Mais voilà, depuis tout a basculé, la relation entre les deux Etats se dissout au fur et à mesure que les semaines passent. L’armée Française est restée et s’est enlisée dans le sable du Sahara, Serval est devenue Barkhane et le président démocratiquement élu, Ibrahim Boubacar Keïta a été chassé du pouvoir par les militaires maliens en 2018. En quelques mois les manifestations anti-France et anti-Barkhane se sont multipliées et réunissent désormais à Bamako des milliers de citoyens maliens, « un terreau sur lequel s’est largement appuyée la junte », souligne Caroline Roussy chercheuse et responsable Afrique à l’Iris. « La junte s’est appuyée sur des manifestations anti-françaises et a joué de ce sentiment pour trouver une adhésion d’une partie de la population. Toutefois, il est difficile de dire si ce mouvement est répandu en dehors de la capitale. » Ce mouvement antifrançais est « complexe et a véritablement explosé en 2019. » Ce phénomène est également lié « aux comptes mal soldés de la colonisation », notamment l’annonce de la fin du Franc CFA, « des arrangements cosmétiques » décidée de manière unilatérale par Paris « sans l’accord des pays africains » ou la venue d’Emmanuel Macron aux obsèques du dirigeant autoritaire tchadien Idriss Déby.

De l’enthousiasme à la rupture

Un nouveau putsch militaire mené en mai 2021 à Bamako écarte définitivement les civils du processus de transition politique qui devait remettre le Mali sur le chemin de la démocratie. Beaucoup moins conciliant avec Paris, l’homme fort de la junte, le colonel Assimi Goïta marque une rupture définitive avec l’ancienne puissance coloniale. Depuis le second coup d’État, « on a observé une dégradation spectaculaire en un laps de temps très court », explique Caroline Roussy. Après des déclarations jugées « hostiles », Bamako avait demandé le départ du territoire malien de l’ambassadeur de France, Joël Meyer, une crise diplomatique sans précédent dans les relations franco-maliennes. Le 17 mars 2022, le second gouvernement de transition avait franchi une étape supplémentaire en annonçant la suspension définitive de RFI et France 24 au Mali, suite à la publication d’informations faisant état d’exactions de l’armée malienne sur des civils. Le gouvernement malien avait nié en bloc ces révélations et qualifié les informations apportées par les deux médias « de fausses allégations contre les vaillantes FAMa » (forces armées maliennes).

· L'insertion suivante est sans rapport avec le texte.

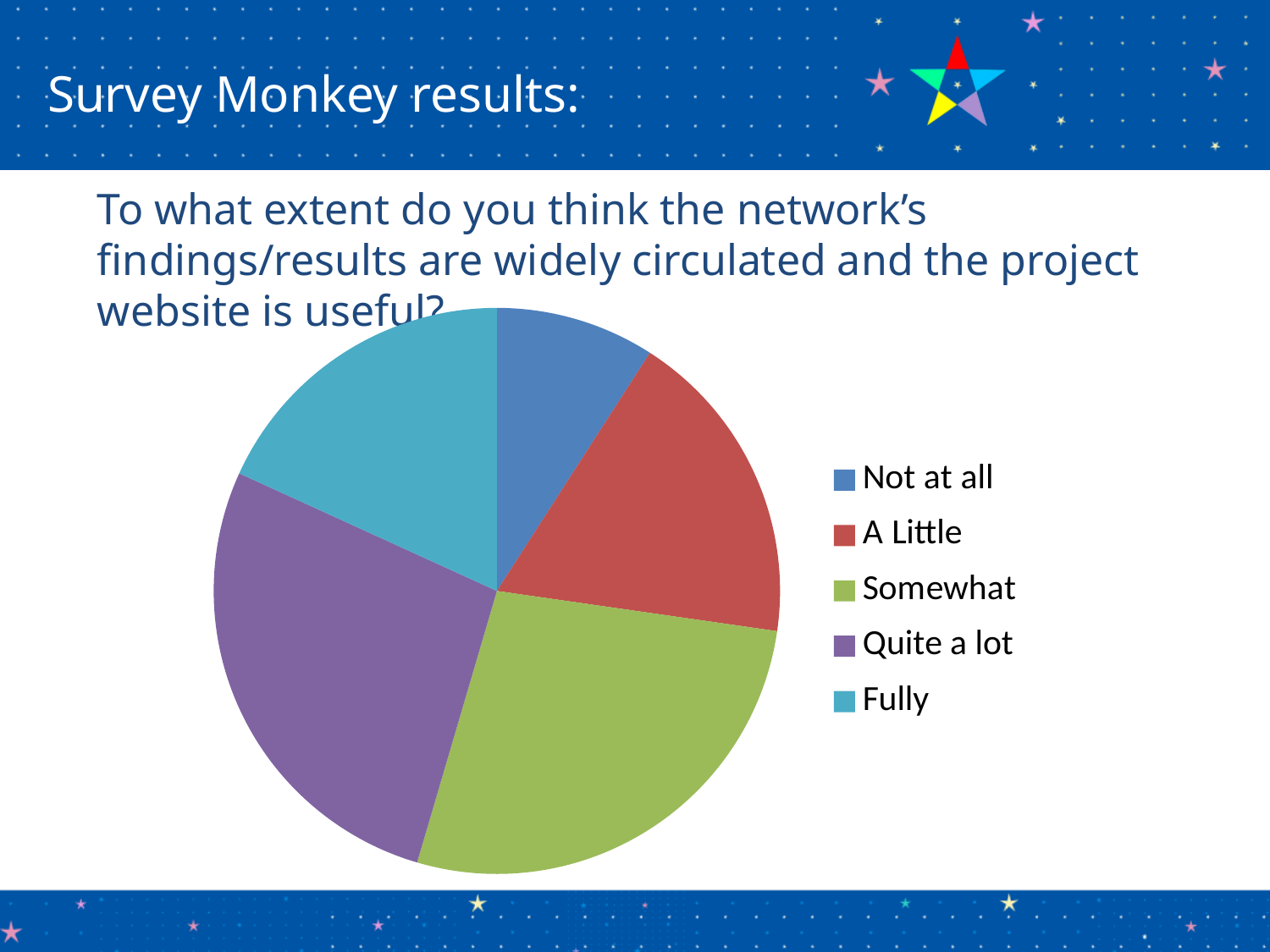
Which legend entry is shown in purple? Quite a lot How many entries does the legend of the pie chart list? 5 How many slices does the pie chart have? 5 Which slice is larger, "Somewhat" or "Not at all"? Somewhat Which slice is larger, "A Little" or "Not at all"? A Little Which slice is larger, "Not at all" or "Fully"? Fully Which response category has the smallest slice of the pie chart? Not at all What colour is the "Somewhat" slice in the pie chart? Green What kind of chart is shown on the slide? Pie chart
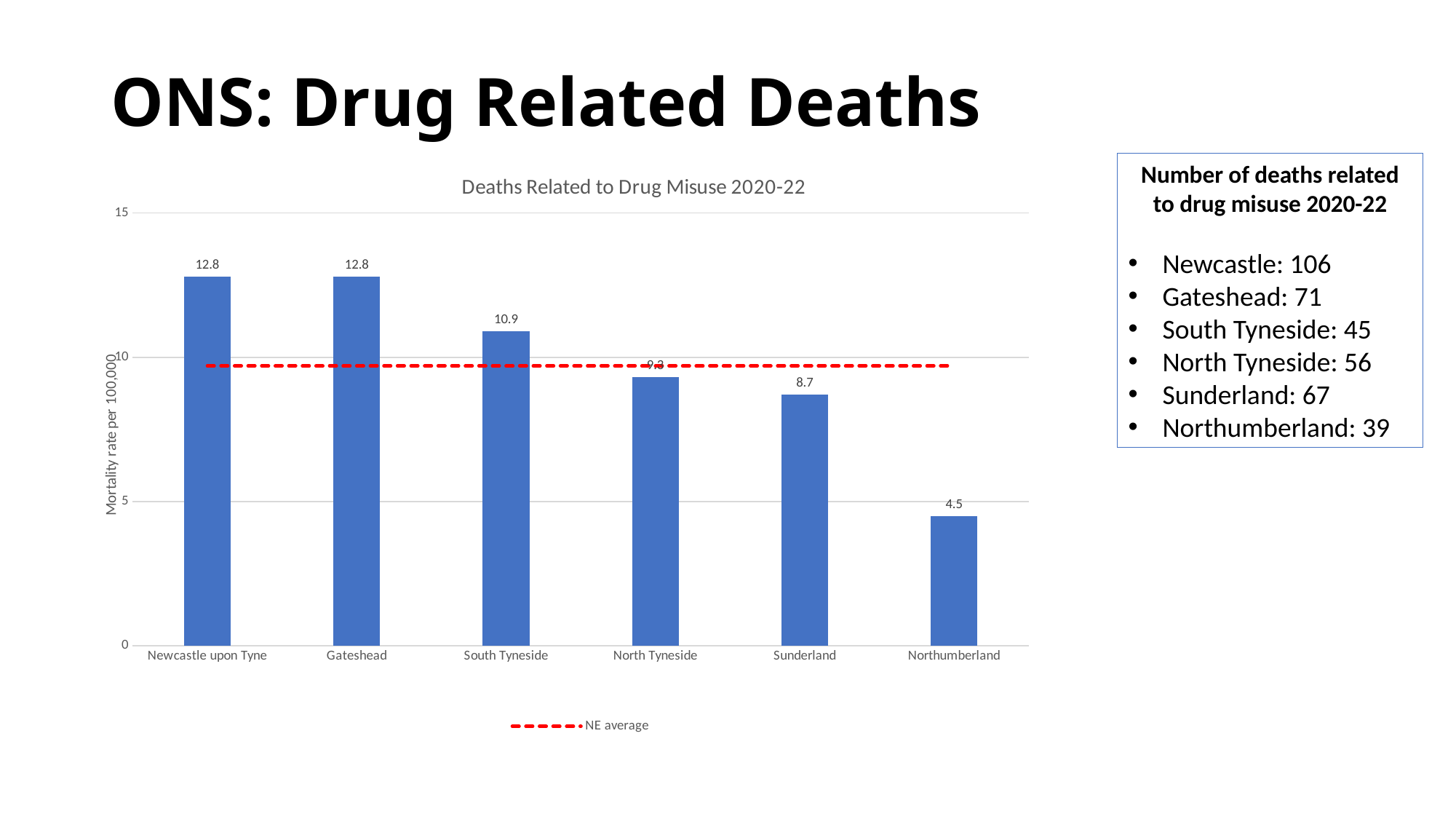
What is the difference between the values for South Tyneside and Northumberland in the Deaths Related to Drug Misuse 2020-22 chart? 6.4 What kind of chart is the Deaths Related to Drug Misuse 2020-22 chart? combination bar and line chart Which category has the lowest value in the Deaths Related to Drug Misuse 2020-22 chart? Northumberland How many categories are shown on the x axis of the Deaths Related to Drug Misuse 2020-22 chart? 6 What does the red dashed line in the Deaths Related to Drug Misuse 2020-22 chart represent, according to the legend? NE average Is the value for North Tyneside in the Deaths Related to Drug Misuse 2020-22 chart greater or less than 10? less Which has a higher value in the Deaths Related to Drug Misuse 2020-22 chart, South Tyneside or Sunderland? South Tyneside What is the value for Northumberland in the Deaths Related to Drug Misuse 2020-22 chart? 4.5 Do the bar values rise or fall from left to right in the Deaths Related to Drug Misuse 2020-22 chart? fall What is the value for South Tyneside in the Deaths Related to Drug Misuse 2020-22 chart? 10.9 What is the value for Sunderland in the Deaths Related to Drug Misuse 2020-22 chart? 8.7 What is the value for Newcastle upon Tyne in the Deaths Related to Drug Misuse 2020-22 chart? 12.8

En pleine « réarticulation » du dispositif Barkhane vers le Niger, la rupture militaire entre Bamako et Paris est actée en mai 2022 après la dénonciation faite par la junte des différents les accords de défense conclus entre les deux capitales depuis 2013. La junte se justifie de cette décision en invoquant des « atteintes flagrantes à la souveraineté nationale. » « Cette escalade provoquée par le gouvernement bamakois ne trahit-elle pas une mise en difficulté par rapport à son opinion publique. Le gouvernement malien n’est pas au mieux et tente d’allumer des contre-feux. » », s’interroge Caroline Roussy. « Le gouvernement malien n’est pas au mieux et cherche à allumer des contre-feux. » Fin mars 2022, les mercenaires russes de la société Wagner sont soupçonnés d’avoir tué près de 300 civils dans la ville. L’ONG Human Rights Watch avait qualifié ce crime de masse « de pire atrocité […] signalée au Mali au cours du conflit armé qui dure depuis dix ans. »

Dans ce contexte tendu, la convocation par la justice malienne de Jean-Yves Le Drian dans le cadre d’une enquête portant sur une « atteinte aux biens publics et autres infractions » est vue de France comme un affront supplémentaire. Pourtant cette convocation ne repose sur aucun fondement juridique. « La justice internationale établit très clairement qu’il existe une immunité de juridiction tant civile que pénale devant les juridictions étrangères pour certaines personnalités occupant un rang élevé dans l’Etat », souligne Géraldine Giraudeau, professeur de droit public à l’université de Perpignan. Ce principe a été « rappelé par la cour internationale de justice dans un arrêt de 2002. »

Un divorce par consentement mutuel ?

La France porte également une responsabilité dans ce divorce politique et militaire, « Paris n’a pas toujours été très diplomate » avec le gouvernement bamakois. Le ministre des Affaires étrangères, Jean-Yves Le Drian avait qualifié en janvier 2022 le second gouvernement de transition « d’illégitime », prenant « des mesures irresponsables. » « Quand la France prend la décision, par la voix d’Emmanuel Macron, de soutenir les sanctions prises par la Cédéao à l’encontre des dirigeants maliens, cela crée forcément une confusion », détaille Caroline Roussy. « Pour certaines personnes, la France aurait pris ces décisions à la place de la Cédéao. »

Priorité diplomatique d’Emmanuel Macron, l’Afrique figurait pourtant en haut de l’agenda présidentiel au lendemain de son élection à la présidence. Devant 800 étudiants burkinabés, le tout jeune président promettait le 28 novembre 2017, à la jeunesse du continent un nouveau départ dans les relations franco-africaines, tourner définitivement la page de la Françafrique et le souvenir de la période Foccart. Cinq ans après le discours rempli de promesses de Ouagadougou, le bilan notamment au Sahel est plus que mitigé.